School district administrators for Lincoln Elementary School in Hyrum, Utah fired art teacher Mateo Rueda on December 8 for showing his fifth and sixth grade students classical art postcards, a few of which displayed nude figures.

On December 4, Rueda circulated in his class about 100 of the 800 postcards featuring classical paintings from an educational set called "The Art Box" from the school library for a color study exercise. The cards include works by Van Gogh, Claude Monet, and Leonardo Da Vinci.

According to the Herald Journal, Rueda said he was unaware that three or four featured nude figures, among them "Iris Tree" by Italian painter Amedeo Modigliani and "Odalisque" by 18th-century artist Francois Boucher.

"There were some pictures that were a little weird, and most kids were laughing," fifth grader Bella Jensen told Fox13.

Some students were okay with the classical nude paintings, but a few others expressed discomfort and approached Rueda about the cards. He promptly removed them and discussed the issue with his students.

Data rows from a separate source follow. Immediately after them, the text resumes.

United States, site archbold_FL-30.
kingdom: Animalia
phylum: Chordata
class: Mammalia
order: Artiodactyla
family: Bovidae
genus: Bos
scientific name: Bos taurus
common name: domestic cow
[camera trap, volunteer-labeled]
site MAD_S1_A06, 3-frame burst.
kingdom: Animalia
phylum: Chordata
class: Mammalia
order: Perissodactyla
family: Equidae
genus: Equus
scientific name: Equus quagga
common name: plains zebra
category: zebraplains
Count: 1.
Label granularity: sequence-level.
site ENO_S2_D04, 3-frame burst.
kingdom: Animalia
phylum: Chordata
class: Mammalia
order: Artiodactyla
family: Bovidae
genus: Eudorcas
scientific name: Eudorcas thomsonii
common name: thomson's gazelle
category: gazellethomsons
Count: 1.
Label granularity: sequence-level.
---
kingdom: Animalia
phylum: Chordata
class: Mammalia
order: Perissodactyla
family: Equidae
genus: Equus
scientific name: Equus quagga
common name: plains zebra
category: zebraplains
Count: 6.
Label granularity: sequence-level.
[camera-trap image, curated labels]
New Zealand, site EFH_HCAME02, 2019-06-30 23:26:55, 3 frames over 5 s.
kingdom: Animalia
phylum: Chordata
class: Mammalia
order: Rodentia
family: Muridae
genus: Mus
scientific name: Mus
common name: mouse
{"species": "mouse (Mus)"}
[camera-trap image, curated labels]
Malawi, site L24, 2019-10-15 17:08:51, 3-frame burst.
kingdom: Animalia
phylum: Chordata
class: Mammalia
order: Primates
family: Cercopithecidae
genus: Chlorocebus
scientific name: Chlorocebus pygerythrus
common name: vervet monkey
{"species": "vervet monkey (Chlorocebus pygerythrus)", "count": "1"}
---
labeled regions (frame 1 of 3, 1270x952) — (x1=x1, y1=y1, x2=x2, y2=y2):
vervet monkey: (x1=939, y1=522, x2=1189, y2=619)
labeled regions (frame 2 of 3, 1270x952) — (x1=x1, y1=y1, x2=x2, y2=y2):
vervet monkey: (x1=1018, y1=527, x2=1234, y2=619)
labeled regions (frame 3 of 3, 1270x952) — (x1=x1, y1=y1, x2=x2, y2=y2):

A few days later Rueda learned that some parents had complained to the school and someone even called the police, alleging the art teacher had shown his students pornography. Police called aff the investigation after prosecutors determined the images were not pornographic.

School administrators initially suspended Rueda for a few days, but then sent him a termination letter. "In a Friday meeting, they gave me two choices: to resign, accepting their terms of my alleged wrongdoing (eliminating any possibility to voice my opinion in the future), or to be terminated with a scathing and defamatory letter," Rueda wrote to a supportive parent, Kamee Jensen, which she posted to her Facebook page.

Rueda is appealing the decision and has requested a hearing to clear his name, the Washington Post is reporting.

The issue wasn't exclusively with the nude postcards themselves, but that Rueda, according to one parent whose son was in the class, belittled his students for some of their reactions.

"He said Mr. Mateo even told the class, 'There's nothing wrong with female nipples. You guys need to grow up and be mature about this,'" Venessa Rose Pixton told the Herald Journal.

Rueda denied making that statement, and said he told his students that art sometimes portrays images that are uncomfortable to the viewer and that context is important.

"I did say that when you grow up, you're going to find yourselves going to museums or to places where unavoidably there's going to be nudity," Rueda said, according to The Herald Journal.

Jensen told Fox13 the whole situation was blown out of proportion and that her daughter is upset that her art teacher is in trouble.

Blown out of proportion is right. Even had Rueda said what Pixton alleges, it hardly seems reasonable to fire him. It is possible school administrators fired Rueda in an attempt to avoid the controversy of employing a teacher accused of showing his students "pornography."

If that was the plan, it clearly backfired.

It is little comfort to know there were no criminal charges filed against Rueda. The police should never have been called in the first place. What kind of world do we live in when classical paintings featuring stylized nude figures are interpreted as pornography?